U.S. information war on BRI continues despite 'phase one' trade deal
Andrew Korybko

Editor's Note: Andrew Korybko is a Moscow-based American political analyst. The article reflects the author's opinions and not necessarily the views of CGTN.

The decision to implement what is popularly being described as "phase one" of a more comprehensive China-U.S. trade deal was met with applause by the international community because it was widely believed to signal the beginning of the end of their trade war. Recent comments by a high-ranking American official, however, suggest that his country's information warfare against the global economic interests of China won't end anytime soon.

Adam Boehler is the chief executive of the recently created "U.S. International Development Finance Corporation" (DFC) that was established following the passage of the "Better Utilization of Investments Leading to Development" (BUILD) Act last year. His organization came about following the merger of the"Development Credit Authority" (DCA) with the "Overseas Private Investment Corporation" (OPIC) and is thought by some to be an asymmetrical response to China's Belt and Road Initiative (BRI).

Although Boehler claimed in an interview with Financial Times earlier this week that the DFC "is not a reaction to China," it's difficult to believe him after what else he said about the BRI. The outlet reported that he called China's international investments "100 percent like a House of Cards because of debt overload, poor infrastructure, bribes and lack of transparency," which led him to predict that "it's only a matter of time" before it collapses. "When it does," he said, "we have to be there as an alternative".
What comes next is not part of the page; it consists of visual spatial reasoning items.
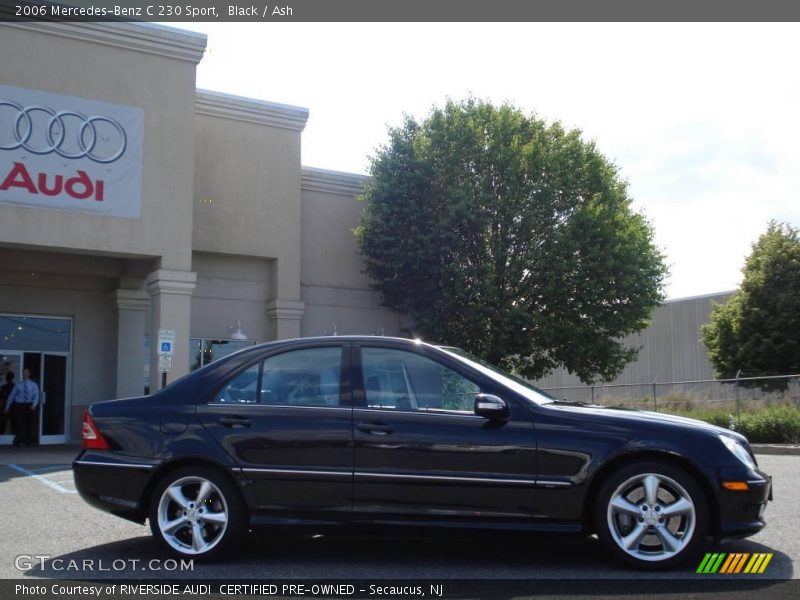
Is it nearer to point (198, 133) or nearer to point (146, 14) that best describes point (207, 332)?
point (198, 133)

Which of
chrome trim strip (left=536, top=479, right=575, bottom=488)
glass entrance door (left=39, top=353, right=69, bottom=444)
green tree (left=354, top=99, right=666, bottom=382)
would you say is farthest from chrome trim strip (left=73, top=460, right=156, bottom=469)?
green tree (left=354, top=99, right=666, bottom=382)

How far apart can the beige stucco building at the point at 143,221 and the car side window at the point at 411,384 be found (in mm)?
13494

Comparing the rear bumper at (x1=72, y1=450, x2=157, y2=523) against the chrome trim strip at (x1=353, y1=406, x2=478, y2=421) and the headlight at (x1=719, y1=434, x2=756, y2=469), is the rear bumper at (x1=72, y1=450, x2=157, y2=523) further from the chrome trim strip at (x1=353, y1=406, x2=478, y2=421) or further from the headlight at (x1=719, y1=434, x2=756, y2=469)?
the headlight at (x1=719, y1=434, x2=756, y2=469)

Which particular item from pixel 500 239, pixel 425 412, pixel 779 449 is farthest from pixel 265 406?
pixel 500 239

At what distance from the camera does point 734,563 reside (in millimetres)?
5840

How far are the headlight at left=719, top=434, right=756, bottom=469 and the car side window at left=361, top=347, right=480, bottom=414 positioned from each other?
5.41 ft

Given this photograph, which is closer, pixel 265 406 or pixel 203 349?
pixel 265 406

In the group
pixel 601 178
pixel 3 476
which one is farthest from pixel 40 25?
pixel 601 178

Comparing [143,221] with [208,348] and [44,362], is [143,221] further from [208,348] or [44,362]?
[44,362]

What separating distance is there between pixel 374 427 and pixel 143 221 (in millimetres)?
14149

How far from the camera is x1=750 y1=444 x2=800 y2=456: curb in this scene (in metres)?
17.0

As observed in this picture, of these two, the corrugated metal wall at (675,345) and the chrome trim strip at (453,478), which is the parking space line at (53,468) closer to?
the chrome trim strip at (453,478)

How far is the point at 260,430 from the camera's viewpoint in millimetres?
Result: 6078

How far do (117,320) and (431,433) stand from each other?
17.6 m
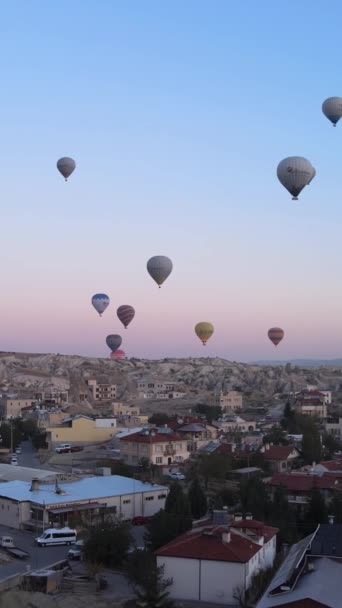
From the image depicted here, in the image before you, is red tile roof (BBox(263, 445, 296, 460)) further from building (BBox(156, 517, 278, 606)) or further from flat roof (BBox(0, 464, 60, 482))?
building (BBox(156, 517, 278, 606))

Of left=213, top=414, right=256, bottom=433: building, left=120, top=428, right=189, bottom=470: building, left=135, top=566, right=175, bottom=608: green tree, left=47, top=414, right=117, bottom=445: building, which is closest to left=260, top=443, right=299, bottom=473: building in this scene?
left=120, top=428, right=189, bottom=470: building

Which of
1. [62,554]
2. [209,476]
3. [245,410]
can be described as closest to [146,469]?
[209,476]

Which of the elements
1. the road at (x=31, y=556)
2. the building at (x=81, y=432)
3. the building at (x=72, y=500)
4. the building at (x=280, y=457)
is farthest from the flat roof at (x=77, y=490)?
the building at (x=81, y=432)

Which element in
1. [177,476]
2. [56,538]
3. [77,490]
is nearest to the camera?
[56,538]

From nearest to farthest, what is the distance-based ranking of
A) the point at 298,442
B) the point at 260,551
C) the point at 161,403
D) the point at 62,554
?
1. the point at 260,551
2. the point at 62,554
3. the point at 298,442
4. the point at 161,403

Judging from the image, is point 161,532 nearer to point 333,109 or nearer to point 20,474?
point 20,474

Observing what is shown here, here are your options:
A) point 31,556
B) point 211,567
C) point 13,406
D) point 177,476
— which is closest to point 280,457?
point 177,476

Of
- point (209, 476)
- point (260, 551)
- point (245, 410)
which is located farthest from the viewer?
point (245, 410)

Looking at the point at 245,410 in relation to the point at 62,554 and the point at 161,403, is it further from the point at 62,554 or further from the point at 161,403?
the point at 62,554

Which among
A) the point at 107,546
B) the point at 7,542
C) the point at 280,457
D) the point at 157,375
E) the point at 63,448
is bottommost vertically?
the point at 7,542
By "we," it's inferred that he means the DFC and its U.S. government patron. This is also self-evident when he later added that "the answer to Huawei is not 'don't buy Huawei and that's it.' You need an effective and credible alternative," which is why the DFC plans to focus some of its foreign investments in this sphere. Boehler also described Chinese investment as a "drug," but claimed he "thinks that people are pretty circumspect about it nowadays."
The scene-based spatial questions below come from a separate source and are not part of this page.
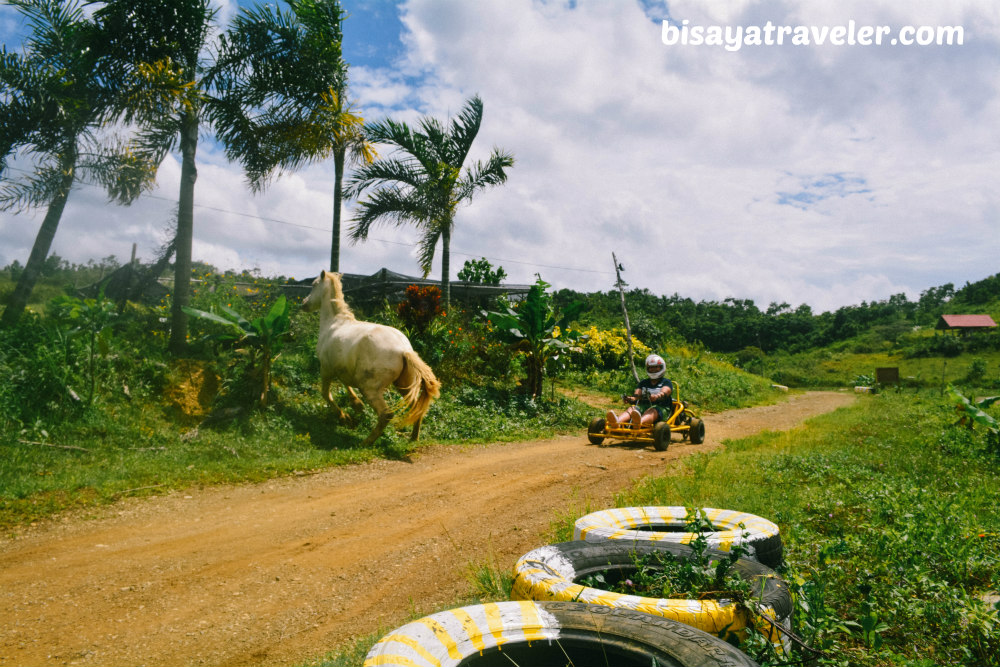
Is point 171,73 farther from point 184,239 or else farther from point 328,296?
point 328,296

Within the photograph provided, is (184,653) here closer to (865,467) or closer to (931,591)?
(931,591)

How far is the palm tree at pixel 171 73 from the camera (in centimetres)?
968

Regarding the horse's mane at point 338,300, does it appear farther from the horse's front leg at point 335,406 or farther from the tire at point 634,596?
the tire at point 634,596

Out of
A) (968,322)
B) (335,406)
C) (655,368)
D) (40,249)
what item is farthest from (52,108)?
(968,322)

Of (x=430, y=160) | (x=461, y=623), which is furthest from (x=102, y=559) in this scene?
(x=430, y=160)

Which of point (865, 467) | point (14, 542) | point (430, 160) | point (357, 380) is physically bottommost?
point (14, 542)

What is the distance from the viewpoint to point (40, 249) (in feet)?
33.6

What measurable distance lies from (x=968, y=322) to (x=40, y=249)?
55752mm

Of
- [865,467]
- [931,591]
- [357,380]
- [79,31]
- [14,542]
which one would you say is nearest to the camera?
[931,591]

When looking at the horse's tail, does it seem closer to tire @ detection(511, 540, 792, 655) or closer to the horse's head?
the horse's head

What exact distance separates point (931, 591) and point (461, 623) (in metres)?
2.42

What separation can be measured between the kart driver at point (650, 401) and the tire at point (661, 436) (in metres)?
0.35

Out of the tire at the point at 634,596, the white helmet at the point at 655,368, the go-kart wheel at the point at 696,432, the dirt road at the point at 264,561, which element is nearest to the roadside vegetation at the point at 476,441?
the tire at the point at 634,596

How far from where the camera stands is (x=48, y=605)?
3.62m
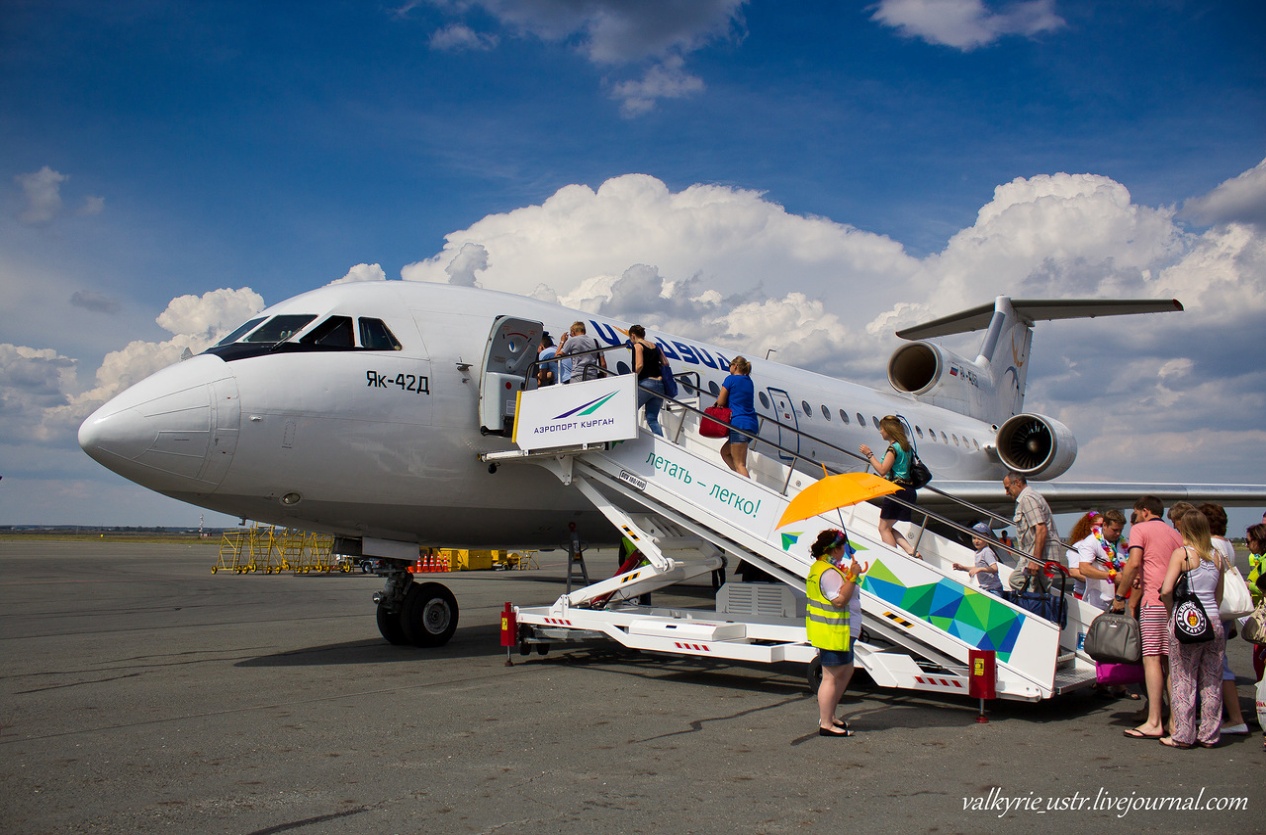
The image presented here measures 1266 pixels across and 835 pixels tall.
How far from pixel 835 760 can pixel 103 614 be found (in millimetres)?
15418

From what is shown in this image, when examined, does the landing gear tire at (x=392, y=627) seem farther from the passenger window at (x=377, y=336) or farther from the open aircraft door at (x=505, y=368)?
the passenger window at (x=377, y=336)

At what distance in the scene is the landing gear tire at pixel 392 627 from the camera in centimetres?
1135

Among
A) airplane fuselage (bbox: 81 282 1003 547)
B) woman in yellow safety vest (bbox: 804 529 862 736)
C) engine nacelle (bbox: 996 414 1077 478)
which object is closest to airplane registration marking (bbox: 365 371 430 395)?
airplane fuselage (bbox: 81 282 1003 547)

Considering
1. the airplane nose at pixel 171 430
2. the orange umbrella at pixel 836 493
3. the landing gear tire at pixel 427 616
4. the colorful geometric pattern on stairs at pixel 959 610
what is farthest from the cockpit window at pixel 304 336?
the colorful geometric pattern on stairs at pixel 959 610

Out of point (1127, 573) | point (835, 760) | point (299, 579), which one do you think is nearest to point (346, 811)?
point (835, 760)

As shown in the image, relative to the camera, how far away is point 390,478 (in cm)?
991

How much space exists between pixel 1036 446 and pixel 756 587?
12994mm

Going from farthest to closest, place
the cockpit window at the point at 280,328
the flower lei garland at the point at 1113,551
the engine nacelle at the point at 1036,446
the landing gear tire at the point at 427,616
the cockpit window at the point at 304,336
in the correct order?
the engine nacelle at the point at 1036,446 → the landing gear tire at the point at 427,616 → the cockpit window at the point at 280,328 → the cockpit window at the point at 304,336 → the flower lei garland at the point at 1113,551

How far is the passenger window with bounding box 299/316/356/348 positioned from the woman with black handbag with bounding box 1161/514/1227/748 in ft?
26.2

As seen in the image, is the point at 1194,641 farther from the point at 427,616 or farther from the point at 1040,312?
the point at 1040,312

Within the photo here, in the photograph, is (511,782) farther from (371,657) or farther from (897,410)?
(897,410)

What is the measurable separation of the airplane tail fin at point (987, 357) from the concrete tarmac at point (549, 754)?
1404 centimetres

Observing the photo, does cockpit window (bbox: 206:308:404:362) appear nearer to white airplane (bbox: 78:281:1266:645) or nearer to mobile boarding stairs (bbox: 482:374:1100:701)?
white airplane (bbox: 78:281:1266:645)

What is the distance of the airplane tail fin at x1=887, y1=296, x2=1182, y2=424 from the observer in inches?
887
All of those aggressive comments contradict the spirit of "phase one" and prove that the DFC is indeed envisaged by its chief executive as a so-called "alternative" to the BRI. Boehler is waging a information warfare against Chinese investments in the hopes that his fearmongering campaign can convince some of Beijing's partners to team up with the DFC at BRI's expense. All countries have the right to choose their economic partners, but he seems to want them to pick the DFC after distancing themselves from BRI first.

Chinese Vice Premier Liu He (C) talks to U.S. trade representative Robert Lighthizer (L) and U.S. Treasury Secretary Steven Mnuchin (R) before a meeting at the Office of the U.S. Trade Representative in Washington, DC, October 11, 2019. /Xinhua Photo

Chinese Vice Premier Liu He (C) talks to U.S. trade representative Robert Lighthizer (L) and U.S. Treasury Secretary Steven Mnuchin (R) before a meeting at the Office of the U.S. Trade Representative in Washington, DC, October 11, 2019. /Xinhua Photo

With this understanding of his thinly concealed intent, it can be said that "phase one" of the trade deal is akin to a modern-day manifestation of the Cold War era period of detente between the U.S. and USSR. Both sides wanted to de-escalate their previously intense competition, though their rivalry never truly went away during that time. In the present, it's becoming clear that Trump doesn't want to risk the consequences of the trade war harming his re-election prospects, though he also doesn't want a full rapprochement with China either.

"Phase one" and whatever might be agreed to after it are therefore conceived by Trump as pressure valves for mitigating the domestic political consequences of the U.S.'s recently intensified economic competition with China. They aren't, however, meant to function as an end to that aforesaid competition. Rather, Boehler has shown that the U.S. will continue waging information warfare on China's global economic interests in spite of their nascent detente, though this subversive strategy won't succeed.

BRI is already truly global in scope with over 150 participating countries, all of which are closely tied to China through a system of complex economic interdependence. Actions speak louder than words, and no self-interested fearmongering by a third party will succeed in convincing any country to sacrifice their mutually beneficial trade ties with China. The only foreseeable outcome of this information warfare campaign is that the U.S. believes its own rhetoric and continues to delude itself, which would then be solely to its own detriment.